**What you will do:** Print the records again, character for character.

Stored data

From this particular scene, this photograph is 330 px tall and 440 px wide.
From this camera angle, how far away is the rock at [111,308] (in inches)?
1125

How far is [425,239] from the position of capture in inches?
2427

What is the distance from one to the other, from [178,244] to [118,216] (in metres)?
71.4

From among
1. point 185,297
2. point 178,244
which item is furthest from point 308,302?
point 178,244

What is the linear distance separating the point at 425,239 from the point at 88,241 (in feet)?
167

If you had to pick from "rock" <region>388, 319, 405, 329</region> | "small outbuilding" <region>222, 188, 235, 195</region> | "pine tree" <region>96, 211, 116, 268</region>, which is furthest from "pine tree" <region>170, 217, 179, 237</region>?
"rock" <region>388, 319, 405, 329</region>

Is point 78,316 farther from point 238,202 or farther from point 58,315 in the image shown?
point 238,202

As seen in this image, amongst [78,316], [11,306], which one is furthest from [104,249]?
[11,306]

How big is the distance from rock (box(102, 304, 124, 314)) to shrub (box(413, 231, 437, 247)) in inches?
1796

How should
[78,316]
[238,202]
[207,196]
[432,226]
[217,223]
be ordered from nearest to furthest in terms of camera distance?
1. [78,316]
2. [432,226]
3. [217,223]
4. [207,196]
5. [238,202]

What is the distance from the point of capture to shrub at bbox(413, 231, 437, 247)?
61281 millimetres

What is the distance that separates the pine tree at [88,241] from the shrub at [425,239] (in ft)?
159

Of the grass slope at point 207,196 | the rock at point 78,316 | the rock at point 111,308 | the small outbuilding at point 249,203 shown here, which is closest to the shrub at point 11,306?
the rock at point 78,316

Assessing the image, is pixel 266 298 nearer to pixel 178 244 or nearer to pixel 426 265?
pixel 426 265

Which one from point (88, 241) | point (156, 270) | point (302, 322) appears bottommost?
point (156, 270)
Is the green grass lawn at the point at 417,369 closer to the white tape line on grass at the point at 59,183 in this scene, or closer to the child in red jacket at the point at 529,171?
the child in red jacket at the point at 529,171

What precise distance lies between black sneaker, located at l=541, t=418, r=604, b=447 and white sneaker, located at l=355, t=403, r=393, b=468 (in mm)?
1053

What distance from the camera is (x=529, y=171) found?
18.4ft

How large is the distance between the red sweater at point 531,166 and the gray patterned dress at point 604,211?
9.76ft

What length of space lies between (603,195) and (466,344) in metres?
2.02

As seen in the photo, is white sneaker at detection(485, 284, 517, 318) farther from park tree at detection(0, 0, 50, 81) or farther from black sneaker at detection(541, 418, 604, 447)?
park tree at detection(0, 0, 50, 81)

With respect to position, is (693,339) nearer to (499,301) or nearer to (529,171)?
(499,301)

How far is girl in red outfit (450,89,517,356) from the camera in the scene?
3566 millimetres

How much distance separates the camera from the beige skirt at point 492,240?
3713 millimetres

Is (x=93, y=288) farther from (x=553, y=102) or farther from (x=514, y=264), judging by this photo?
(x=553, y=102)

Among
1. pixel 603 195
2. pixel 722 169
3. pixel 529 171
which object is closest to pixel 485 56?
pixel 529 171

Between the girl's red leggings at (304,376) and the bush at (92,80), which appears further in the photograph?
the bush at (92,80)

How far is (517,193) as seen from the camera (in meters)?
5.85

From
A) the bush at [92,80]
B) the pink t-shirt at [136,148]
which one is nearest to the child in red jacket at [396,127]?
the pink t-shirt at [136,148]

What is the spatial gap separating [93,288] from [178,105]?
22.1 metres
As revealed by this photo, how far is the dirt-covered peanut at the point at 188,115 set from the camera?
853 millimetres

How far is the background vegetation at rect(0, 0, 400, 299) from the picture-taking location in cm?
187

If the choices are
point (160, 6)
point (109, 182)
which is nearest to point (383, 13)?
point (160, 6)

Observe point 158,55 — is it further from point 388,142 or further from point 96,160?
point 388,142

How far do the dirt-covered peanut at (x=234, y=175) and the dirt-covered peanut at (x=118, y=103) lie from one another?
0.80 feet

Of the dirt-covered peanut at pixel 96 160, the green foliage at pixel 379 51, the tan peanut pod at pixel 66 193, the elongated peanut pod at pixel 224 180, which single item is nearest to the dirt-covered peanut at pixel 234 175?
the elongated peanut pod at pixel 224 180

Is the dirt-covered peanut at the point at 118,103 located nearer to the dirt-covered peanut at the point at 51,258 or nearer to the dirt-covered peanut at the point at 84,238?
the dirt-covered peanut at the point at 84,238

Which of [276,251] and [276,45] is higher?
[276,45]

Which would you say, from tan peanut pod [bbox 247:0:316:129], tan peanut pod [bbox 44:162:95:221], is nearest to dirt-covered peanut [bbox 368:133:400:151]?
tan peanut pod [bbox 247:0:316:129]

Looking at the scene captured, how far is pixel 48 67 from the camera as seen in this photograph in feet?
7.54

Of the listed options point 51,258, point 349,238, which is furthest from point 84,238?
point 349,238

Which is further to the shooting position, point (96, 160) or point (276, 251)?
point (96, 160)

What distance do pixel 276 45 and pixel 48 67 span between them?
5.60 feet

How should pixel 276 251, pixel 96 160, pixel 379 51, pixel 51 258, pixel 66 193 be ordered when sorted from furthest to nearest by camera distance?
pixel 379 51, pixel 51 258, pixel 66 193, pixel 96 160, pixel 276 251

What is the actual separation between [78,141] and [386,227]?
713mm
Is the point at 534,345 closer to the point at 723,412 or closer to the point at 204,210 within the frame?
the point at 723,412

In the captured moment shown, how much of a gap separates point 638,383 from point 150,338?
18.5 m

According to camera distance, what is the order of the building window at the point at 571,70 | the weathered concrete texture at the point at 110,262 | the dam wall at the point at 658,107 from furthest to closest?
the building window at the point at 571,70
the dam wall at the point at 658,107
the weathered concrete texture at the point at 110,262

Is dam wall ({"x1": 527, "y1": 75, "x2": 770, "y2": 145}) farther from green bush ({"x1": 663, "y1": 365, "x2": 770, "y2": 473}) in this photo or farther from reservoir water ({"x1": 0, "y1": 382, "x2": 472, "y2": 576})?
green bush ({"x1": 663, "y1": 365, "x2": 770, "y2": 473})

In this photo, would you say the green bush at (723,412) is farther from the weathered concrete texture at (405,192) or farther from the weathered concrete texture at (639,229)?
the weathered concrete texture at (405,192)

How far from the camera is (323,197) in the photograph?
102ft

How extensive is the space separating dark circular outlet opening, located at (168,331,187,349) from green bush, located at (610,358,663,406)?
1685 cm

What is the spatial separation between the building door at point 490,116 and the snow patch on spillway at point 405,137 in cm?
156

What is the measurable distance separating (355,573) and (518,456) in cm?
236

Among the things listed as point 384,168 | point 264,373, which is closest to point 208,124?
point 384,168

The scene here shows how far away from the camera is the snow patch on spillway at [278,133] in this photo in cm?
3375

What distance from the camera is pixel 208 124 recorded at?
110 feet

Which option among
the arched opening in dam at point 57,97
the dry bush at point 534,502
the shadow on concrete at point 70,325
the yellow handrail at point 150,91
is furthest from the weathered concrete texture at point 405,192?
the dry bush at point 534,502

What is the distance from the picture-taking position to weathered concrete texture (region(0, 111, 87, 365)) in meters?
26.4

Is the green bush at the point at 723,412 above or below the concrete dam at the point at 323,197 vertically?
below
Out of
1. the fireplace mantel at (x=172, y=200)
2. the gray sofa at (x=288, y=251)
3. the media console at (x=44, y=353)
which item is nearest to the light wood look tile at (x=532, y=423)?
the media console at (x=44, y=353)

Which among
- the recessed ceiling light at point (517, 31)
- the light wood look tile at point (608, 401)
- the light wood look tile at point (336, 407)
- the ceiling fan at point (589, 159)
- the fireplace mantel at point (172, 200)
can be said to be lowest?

**Response to this task:**
From this particular scene, this photograph is 330 px tall and 440 px wide.
From this camera angle, how far away is the rock at [111,308] (in inches)?
1125

How far is [425,239] from the position of capture in inches?
2427

What is the distance from one to the other, from [178,244] to [118,216] (in metres)?
71.4

From among
1. point 185,297
2. point 178,244
which item is furthest from point 308,302?
point 178,244

What is the linear distance separating the point at 425,239 from the point at 88,241 (in feet)?
167

If you had to pick from "rock" <region>388, 319, 405, 329</region> | "small outbuilding" <region>222, 188, 235, 195</region> | "pine tree" <region>96, 211, 116, 268</region>, which is furthest from "pine tree" <region>170, 217, 179, 237</region>?
"rock" <region>388, 319, 405, 329</region>

Is point 78,316 farther from point 238,202 or farther from point 58,315 in the image shown?
point 238,202

As seen in this image, amongst [78,316], [11,306], which one is furthest from [104,249]?
[11,306]

How big is the distance from rock (box(102, 304, 124, 314)) to shrub (box(413, 231, 437, 247)) in inches?
1796

How should
[78,316]
[238,202]
[207,196]
[432,226]
[217,223]
be ordered from nearest to furthest in terms of camera distance?
1. [78,316]
2. [432,226]
3. [217,223]
4. [207,196]
5. [238,202]

What is the distance from the point of capture to shrub at bbox(413, 231, 437, 247)?
61281 millimetres

What is the distance that separates the pine tree at [88,241] from the shrub at [425,239] (in ft)?
159

Of the grass slope at point 207,196 | the rock at point 78,316 | the rock at point 111,308 | the small outbuilding at point 249,203 shown here, which is closest to the shrub at point 11,306?
the rock at point 78,316

Assessing the image, is pixel 266 298 nearer to pixel 178 244 or nearer to pixel 426 265?
pixel 426 265

Which one from point (88, 241) | point (156, 270) | point (302, 322) appears bottommost?
point (156, 270)
Is the green grass lawn at the point at 417,369 closer to the white tape line on grass at the point at 59,183 in this scene, or closer to the child in red jacket at the point at 529,171?
the child in red jacket at the point at 529,171

What precise distance lies between black sneaker, located at l=541, t=418, r=604, b=447 and white sneaker, located at l=355, t=403, r=393, b=468 (in mm)?
1053

What distance from the camera is (x=529, y=171) found?
18.4ft

How large is the distance between the red sweater at point 531,166 and the gray patterned dress at point 604,211?
9.76ft

What length of space lies between (603,195) and (466,344) in metres?
2.02

As seen in the photo, is white sneaker at detection(485, 284, 517, 318) farther from park tree at detection(0, 0, 50, 81) or farther from black sneaker at detection(541, 418, 604, 447)?
park tree at detection(0, 0, 50, 81)

With respect to position, is (693,339) nearer to (499,301) or nearer to (529,171)?
(499,301)

How far is girl in red outfit (450,89,517,356) from the camera in the scene?
3566 millimetres

How much distance separates the camera from the beige skirt at point 492,240?
3713 millimetres

Is (x=93, y=288) farther from (x=553, y=102) or farther from (x=514, y=264), judging by this photo?
(x=553, y=102)

Among
1. pixel 603 195
2. pixel 722 169
3. pixel 529 171
which object is closest to pixel 485 56?
pixel 529 171

Between the girl's red leggings at (304,376) and the bush at (92,80), which appears further in the photograph?
the bush at (92,80)

How far is (517,193) as seen from the camera (in meters)?
5.85

From
A) the bush at [92,80]
B) the pink t-shirt at [136,148]
which one is nearest to the child in red jacket at [396,127]?
the pink t-shirt at [136,148]

What is the spatial gap separating [93,288] from [178,105]?
22.1 metres
As revealed by this photo, how far is the dirt-covered peanut at the point at 188,115 set from the camera?
853 millimetres

How far is the background vegetation at rect(0, 0, 400, 299) from the picture-taking location in cm?
187

If the choices are
point (160, 6)
point (109, 182)
which is nearest to point (383, 13)?
point (160, 6)

Observe point 158,55 — is it further from point 388,142 or further from point 96,160?
point 388,142

How far do the dirt-covered peanut at (x=234, y=175) and the dirt-covered peanut at (x=118, y=103) lie from one another?
0.80 feet

Of the dirt-covered peanut at pixel 96 160, the green foliage at pixel 379 51, the tan peanut pod at pixel 66 193, the elongated peanut pod at pixel 224 180, which single item is nearest to the dirt-covered peanut at pixel 234 175?
the elongated peanut pod at pixel 224 180

Is the dirt-covered peanut at the point at 118,103 located nearer to the dirt-covered peanut at the point at 51,258 or nearer to the dirt-covered peanut at the point at 84,238?
the dirt-covered peanut at the point at 84,238

Which of [276,251] and [276,45] is higher?
[276,45]

Which would you say, from tan peanut pod [bbox 247:0:316:129], tan peanut pod [bbox 44:162:95:221], is nearest to dirt-covered peanut [bbox 368:133:400:151]?
tan peanut pod [bbox 247:0:316:129]

Looking at the scene captured, how far is pixel 48 67 from the camera as seen in this photograph in feet?
7.54

Of the listed options point 51,258, point 349,238, which is furthest from point 84,238?
point 349,238

Which is further to the shooting position, point (96, 160) or point (276, 251)?
point (96, 160)

What distance do pixel 276 45 and pixel 48 67 span between them?
5.60 feet

How should pixel 276 251, pixel 96 160, pixel 379 51, pixel 51 258, pixel 66 193 be ordered when sorted from furthest to nearest by camera distance?
pixel 379 51, pixel 51 258, pixel 66 193, pixel 96 160, pixel 276 251

What is the actual separation between [78,141] and [386,227]?
713mm
Is the point at 534,345 closer to the point at 723,412 or closer to the point at 204,210 within the frame?
the point at 723,412

In the captured moment shown, how much of a gap separates point 638,383 from point 150,338?
18.5 m

According to camera distance, what is the order of the building window at the point at 571,70 | the weathered concrete texture at the point at 110,262 | the dam wall at the point at 658,107 from furthest to closest?
the building window at the point at 571,70
the dam wall at the point at 658,107
the weathered concrete texture at the point at 110,262

Is dam wall ({"x1": 527, "y1": 75, "x2": 770, "y2": 145}) farther from green bush ({"x1": 663, "y1": 365, "x2": 770, "y2": 473}) in this photo or farther from reservoir water ({"x1": 0, "y1": 382, "x2": 472, "y2": 576})?
green bush ({"x1": 663, "y1": 365, "x2": 770, "y2": 473})

In this photo, would you say the green bush at (723,412) is farther from the weathered concrete texture at (405,192) or farther from the weathered concrete texture at (639,229)?
the weathered concrete texture at (405,192)

How far from the camera is (323,197) in the photograph?
102ft

How extensive is the space separating dark circular outlet opening, located at (168,331,187,349) from green bush, located at (610,358,663,406)?
1685 cm

What is the spatial separation between the building door at point 490,116 and the snow patch on spillway at point 405,137 in cm?
156

What is the measurable distance separating (355,573) and (518,456) in cm?
236

Among the things listed as point 384,168 | point 264,373, which is closest to point 208,124?
point 384,168

The scene here shows how far away from the camera is the snow patch on spillway at [278,133] in this photo in cm?
3375

What distance from the camera is pixel 208 124 recorded at?
110 feet

Which option among
the arched opening in dam at point 57,97
the dry bush at point 534,502
the shadow on concrete at point 70,325
the yellow handrail at point 150,91
is furthest from the weathered concrete texture at point 405,192?
the dry bush at point 534,502

What is the distance from the picture-taking position to weathered concrete texture (region(0, 111, 87, 365)) in meters?
26.4

Is the green bush at the point at 723,412 above or below the concrete dam at the point at 323,197 vertically?
below
Out of
1. the fireplace mantel at (x=172, y=200)
2. the gray sofa at (x=288, y=251)
3. the media console at (x=44, y=353)
which item is nearest to the light wood look tile at (x=532, y=423)?
the media console at (x=44, y=353)

Which among
- the recessed ceiling light at point (517, 31)
- the light wood look tile at point (608, 401)
- the light wood look tile at point (336, 407)
- the ceiling fan at point (589, 159)
- the fireplace mantel at point (172, 200)
can be said to be lowest?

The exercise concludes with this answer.